# Requirement 1
Answer these questions about the abalone regression tutorial below, one answer per line, marked like the questions.
(a) Through what does the tutorial's stated goal measure abalone age?
(b) What separator does the tutorial's code pass to read.table?
(c) Which column name comes first in abnames?
# Requirement 2
Decide whether each statement agrees with the abalone regression tutorial below. For each, answer yes or no and quote the words of the tutorial that settle it.
(a) The tutorial describes the descriptive attributes as only weakly correlated.
(b) The data is read without a header row.
(c) The column names given for the data include rings.
# Requirement 3
Extend the abalone regression tutorial below, picking up right after its last line of code.

+++ Document extract +++

# Linear Regression in R: Abalone Dataset

This tutorial will perform linear regression on a deceptively simple dataset. The abalone dataset from UCI Machine Learning Arvhives comes with the goal of attempting to predict abalone age (through the number of rings on the shell) given various descriptive attributes of the abalone (Shell sizes, weights of whole abalone and parts of shucked abalone). In following this goal, we will attempt to predict rings using the the shell sizes (height, length, width), and weights (shell weight, shucked weight, viscera weight, whole weight). The problem associated with this dataset is that these descriptive attributes are all heavily correlated.

First we need to load the data.

aburl = 'http://archive.ics.uci.edu/ml/machine-learning-databases/abalone/abalone.data'
abnames = c('sex','length','diameter','height','weight.w','weight.s','weight.v','weight.sh','rings')
abalone = read.table(aburl, header = F , sep = ',', col.names = abnames)

+++ Record set +++

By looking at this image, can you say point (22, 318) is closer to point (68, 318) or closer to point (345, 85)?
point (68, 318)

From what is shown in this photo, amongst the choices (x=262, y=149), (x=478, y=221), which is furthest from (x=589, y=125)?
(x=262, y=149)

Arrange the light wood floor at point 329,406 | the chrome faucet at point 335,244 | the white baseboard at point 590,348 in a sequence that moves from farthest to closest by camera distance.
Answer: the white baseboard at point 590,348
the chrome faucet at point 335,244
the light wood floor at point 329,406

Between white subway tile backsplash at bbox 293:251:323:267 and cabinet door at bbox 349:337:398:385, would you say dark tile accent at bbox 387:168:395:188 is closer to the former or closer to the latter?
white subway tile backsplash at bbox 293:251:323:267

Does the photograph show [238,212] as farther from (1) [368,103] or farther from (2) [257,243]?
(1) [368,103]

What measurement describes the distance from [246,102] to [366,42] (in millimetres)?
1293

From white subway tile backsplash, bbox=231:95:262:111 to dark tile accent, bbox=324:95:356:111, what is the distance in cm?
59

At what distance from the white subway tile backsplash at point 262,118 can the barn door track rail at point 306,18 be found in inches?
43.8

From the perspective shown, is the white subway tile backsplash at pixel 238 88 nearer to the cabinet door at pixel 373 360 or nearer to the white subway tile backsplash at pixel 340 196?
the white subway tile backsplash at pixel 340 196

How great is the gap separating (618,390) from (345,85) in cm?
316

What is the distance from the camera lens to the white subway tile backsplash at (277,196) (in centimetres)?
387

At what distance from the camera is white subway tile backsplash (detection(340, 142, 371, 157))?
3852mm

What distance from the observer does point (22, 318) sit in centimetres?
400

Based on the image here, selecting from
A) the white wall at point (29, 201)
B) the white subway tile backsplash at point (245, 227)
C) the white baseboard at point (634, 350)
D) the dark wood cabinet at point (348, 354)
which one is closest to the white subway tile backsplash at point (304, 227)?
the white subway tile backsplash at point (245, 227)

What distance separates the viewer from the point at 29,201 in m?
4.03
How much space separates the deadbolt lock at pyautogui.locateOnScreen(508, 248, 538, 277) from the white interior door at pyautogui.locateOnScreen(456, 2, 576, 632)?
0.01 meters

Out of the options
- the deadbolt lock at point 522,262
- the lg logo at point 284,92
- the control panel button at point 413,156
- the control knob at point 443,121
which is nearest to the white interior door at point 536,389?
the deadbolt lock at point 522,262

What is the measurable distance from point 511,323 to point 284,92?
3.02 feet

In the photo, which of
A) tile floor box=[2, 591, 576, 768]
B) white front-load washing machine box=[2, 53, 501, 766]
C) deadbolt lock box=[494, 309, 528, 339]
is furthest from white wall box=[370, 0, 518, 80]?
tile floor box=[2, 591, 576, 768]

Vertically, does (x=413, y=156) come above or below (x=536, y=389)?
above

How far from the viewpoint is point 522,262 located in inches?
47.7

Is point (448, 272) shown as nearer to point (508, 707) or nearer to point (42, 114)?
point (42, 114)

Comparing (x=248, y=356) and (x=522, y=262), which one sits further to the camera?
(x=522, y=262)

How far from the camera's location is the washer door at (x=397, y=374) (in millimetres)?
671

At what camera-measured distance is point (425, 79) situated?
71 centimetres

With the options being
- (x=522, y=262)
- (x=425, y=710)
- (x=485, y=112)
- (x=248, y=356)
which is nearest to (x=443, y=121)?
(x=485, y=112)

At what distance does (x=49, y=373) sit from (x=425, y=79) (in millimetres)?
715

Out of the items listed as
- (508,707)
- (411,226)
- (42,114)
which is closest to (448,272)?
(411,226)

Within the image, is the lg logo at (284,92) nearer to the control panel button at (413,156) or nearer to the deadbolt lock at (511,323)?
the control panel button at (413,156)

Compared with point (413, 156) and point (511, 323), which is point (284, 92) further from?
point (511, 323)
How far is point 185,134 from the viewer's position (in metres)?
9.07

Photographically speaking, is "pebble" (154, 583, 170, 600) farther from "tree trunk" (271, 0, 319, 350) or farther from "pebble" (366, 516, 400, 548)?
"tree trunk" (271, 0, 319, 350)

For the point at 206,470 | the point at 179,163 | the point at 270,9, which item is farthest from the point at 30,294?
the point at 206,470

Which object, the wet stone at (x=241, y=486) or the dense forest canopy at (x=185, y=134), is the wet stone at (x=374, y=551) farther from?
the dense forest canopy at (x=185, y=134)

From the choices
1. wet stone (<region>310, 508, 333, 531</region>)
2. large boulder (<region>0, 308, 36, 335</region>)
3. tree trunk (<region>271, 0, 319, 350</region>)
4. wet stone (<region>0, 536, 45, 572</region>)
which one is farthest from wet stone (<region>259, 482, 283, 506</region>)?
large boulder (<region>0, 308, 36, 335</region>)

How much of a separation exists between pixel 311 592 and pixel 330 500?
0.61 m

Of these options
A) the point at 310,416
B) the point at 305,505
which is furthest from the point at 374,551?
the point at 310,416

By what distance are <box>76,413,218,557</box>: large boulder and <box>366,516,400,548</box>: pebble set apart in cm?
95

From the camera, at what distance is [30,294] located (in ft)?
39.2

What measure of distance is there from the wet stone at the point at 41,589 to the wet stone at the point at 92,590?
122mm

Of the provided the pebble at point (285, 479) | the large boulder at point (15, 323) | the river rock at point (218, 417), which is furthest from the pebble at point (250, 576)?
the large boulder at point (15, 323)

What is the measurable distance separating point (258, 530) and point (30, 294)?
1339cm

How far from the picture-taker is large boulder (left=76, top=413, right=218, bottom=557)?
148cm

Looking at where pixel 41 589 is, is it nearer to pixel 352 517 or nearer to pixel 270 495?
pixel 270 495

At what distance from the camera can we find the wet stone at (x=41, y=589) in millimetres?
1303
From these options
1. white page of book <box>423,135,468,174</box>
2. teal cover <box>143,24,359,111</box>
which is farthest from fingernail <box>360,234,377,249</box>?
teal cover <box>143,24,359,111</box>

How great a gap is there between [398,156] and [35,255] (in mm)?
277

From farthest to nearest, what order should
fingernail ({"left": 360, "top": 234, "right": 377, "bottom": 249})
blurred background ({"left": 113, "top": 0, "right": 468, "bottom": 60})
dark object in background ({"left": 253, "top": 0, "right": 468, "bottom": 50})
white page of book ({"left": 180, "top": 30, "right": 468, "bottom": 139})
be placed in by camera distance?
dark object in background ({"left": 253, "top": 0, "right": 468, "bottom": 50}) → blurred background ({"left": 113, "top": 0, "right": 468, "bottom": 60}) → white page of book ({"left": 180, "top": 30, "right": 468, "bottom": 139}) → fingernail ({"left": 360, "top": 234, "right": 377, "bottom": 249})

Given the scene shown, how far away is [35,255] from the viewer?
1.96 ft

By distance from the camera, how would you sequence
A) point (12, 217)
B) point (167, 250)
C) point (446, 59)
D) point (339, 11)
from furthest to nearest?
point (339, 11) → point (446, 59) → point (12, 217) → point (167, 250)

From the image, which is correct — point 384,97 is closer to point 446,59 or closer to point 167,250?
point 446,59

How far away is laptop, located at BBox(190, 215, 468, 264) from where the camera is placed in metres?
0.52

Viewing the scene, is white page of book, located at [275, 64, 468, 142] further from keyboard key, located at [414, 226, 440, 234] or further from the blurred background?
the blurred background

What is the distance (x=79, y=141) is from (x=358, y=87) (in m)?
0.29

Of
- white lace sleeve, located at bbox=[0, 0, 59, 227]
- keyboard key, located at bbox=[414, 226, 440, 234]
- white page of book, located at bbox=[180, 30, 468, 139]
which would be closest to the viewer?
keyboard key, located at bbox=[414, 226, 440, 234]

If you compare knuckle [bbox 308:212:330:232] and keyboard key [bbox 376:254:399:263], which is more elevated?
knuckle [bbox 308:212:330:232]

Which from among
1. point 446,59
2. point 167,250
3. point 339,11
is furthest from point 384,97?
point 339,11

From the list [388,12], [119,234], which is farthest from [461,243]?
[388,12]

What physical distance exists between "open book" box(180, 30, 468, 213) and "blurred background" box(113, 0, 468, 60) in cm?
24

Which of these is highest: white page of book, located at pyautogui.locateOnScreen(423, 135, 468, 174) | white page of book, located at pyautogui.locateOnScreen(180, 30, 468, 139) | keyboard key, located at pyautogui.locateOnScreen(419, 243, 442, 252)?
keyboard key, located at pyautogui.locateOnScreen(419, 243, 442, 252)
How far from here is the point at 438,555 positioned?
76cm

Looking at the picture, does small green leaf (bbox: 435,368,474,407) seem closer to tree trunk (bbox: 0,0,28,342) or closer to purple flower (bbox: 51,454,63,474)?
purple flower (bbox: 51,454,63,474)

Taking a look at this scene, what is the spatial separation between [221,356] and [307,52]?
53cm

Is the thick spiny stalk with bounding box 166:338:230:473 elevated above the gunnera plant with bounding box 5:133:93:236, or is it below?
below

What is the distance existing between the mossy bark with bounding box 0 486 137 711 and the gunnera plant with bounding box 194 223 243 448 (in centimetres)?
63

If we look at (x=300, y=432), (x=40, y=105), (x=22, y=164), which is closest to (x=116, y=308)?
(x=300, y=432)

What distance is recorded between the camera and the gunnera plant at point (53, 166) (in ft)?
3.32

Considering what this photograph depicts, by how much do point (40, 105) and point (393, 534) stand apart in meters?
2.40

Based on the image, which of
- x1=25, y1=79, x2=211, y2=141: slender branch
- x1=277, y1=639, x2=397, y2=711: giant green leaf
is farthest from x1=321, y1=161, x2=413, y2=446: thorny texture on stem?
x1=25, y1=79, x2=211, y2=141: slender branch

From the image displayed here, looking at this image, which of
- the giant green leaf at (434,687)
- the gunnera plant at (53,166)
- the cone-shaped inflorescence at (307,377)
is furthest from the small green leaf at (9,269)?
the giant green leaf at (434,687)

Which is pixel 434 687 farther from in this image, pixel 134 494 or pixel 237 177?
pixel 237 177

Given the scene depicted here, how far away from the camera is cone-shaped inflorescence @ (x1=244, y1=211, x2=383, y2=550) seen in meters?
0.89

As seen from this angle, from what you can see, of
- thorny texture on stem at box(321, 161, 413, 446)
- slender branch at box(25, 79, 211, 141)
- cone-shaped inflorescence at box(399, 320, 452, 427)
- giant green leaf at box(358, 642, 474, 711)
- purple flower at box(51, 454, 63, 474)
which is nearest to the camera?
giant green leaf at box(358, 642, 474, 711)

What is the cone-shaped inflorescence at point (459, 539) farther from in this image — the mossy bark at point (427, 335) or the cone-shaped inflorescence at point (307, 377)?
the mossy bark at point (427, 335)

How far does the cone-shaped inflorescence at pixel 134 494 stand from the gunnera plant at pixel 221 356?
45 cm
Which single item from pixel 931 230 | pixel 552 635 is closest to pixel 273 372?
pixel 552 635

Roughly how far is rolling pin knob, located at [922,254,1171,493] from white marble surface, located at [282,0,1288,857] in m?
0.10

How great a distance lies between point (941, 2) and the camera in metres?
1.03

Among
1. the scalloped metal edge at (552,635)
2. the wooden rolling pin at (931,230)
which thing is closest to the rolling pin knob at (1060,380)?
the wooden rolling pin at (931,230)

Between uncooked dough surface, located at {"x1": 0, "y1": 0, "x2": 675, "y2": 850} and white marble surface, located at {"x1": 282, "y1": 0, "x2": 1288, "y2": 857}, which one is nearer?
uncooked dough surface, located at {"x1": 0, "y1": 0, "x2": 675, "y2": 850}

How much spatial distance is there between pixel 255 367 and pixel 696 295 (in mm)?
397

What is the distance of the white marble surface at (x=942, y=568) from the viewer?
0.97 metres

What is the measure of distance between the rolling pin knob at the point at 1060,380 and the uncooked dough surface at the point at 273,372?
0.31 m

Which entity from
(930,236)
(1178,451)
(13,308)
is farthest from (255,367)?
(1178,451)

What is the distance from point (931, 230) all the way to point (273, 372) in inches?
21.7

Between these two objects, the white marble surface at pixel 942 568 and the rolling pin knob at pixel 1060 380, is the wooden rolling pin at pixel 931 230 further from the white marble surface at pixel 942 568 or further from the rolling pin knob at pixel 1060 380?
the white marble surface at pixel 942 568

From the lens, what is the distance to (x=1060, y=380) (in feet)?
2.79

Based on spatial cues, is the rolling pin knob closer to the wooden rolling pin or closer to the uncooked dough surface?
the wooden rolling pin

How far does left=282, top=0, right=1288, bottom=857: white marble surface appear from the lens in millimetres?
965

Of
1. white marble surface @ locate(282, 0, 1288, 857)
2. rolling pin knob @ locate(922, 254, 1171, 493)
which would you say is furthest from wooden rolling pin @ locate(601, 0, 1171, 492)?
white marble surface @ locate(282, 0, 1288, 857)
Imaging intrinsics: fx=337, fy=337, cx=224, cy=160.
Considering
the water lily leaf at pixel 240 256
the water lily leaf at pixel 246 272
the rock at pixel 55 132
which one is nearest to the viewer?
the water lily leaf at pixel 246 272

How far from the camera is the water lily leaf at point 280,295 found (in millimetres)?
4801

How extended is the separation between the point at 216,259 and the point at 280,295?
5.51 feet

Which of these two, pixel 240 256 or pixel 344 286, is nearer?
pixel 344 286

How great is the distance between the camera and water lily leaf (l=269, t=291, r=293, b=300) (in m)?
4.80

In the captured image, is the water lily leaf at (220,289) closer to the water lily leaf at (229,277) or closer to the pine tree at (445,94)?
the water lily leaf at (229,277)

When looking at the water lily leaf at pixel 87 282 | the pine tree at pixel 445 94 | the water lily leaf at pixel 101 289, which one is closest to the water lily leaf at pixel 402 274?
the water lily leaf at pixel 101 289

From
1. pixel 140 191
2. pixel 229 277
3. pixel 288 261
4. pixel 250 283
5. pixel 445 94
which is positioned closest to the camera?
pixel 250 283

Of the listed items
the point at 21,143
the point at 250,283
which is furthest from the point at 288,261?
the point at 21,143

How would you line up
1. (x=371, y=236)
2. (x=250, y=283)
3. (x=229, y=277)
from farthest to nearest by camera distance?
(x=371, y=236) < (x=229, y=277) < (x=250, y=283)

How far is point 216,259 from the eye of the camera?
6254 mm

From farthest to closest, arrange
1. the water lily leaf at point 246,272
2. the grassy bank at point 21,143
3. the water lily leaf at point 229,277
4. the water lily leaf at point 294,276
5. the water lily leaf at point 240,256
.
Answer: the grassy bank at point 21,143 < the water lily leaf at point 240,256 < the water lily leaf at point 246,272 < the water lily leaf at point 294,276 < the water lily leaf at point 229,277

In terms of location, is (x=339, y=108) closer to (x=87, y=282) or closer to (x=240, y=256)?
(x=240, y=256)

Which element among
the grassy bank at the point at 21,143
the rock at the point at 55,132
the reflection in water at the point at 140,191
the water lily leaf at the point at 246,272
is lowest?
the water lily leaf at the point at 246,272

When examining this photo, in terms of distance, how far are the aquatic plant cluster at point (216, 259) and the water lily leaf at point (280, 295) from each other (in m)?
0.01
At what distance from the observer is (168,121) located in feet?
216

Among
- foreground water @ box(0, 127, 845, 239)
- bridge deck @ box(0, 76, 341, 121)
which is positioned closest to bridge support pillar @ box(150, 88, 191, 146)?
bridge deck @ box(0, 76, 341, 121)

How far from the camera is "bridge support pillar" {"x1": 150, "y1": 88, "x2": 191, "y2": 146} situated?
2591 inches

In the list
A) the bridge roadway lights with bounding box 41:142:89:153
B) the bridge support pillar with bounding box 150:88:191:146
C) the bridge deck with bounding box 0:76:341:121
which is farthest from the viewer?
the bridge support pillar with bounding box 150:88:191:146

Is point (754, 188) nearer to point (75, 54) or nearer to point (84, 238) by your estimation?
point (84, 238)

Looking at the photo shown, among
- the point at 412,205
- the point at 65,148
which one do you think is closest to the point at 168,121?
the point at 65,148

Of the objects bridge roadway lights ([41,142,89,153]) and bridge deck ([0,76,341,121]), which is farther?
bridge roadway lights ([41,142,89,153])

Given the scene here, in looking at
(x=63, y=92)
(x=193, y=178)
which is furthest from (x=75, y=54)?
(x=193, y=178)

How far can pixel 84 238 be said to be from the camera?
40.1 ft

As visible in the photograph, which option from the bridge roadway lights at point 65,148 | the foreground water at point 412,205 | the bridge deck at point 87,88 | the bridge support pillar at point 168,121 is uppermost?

+++

# Task output 1
(a) The number of rings on the shell.
(b) A comma (sep = ',').
(c) 'sex'

# Task output 2
(a) No: "these descriptive attributes are all heavily correlated."
(b) Yes: "header = F"
(c) Yes: "'weight.sh','rings'"

# Task output 3
Then we load the libraries we’ll be using.

library(MASS)
library(rms)

##### Step 1: Verify Data Integrity

The first step of analysis is to examine the data integrity. We can’t draw conclusions on heavily suspect data.

summary(abalone)


We can tell right off that there exists a problem with the abalone height, where some values are registered as 0’s. This is not possible. We will need to investigate, so we take a look at those values.

abalone[abalone$height==0,]  We see two abalone for which the height is obviously not 0, but is not properly recorded. We will have to set these to null values, and exclude these observations from the analysis (if height turns out to be significant) abalone$height[abalone$height==0] = NA  The minimum weights are also a bit low compared to other measurements, so We should take a look at them. abalone[abalone$weight.w < .01,]


It seems these abalone are legitimately really small, so this is probably not a data entry error. Thus we cannot exclude it. Now let’s examine the structure of the data. Specifically, we’re looking at pairwise correlation.

as.matrix(cor(na.omit(abalone[,-1])))


As we can see, the data is heavily correlated. This is a problem if we attempt analysis off these raw numbers. We’ll use various methods later on to try and reduce the apparent correlation.

This is only a preliminary approach to verifying data integrity. We’ll be getting into more detail later after we do some fits.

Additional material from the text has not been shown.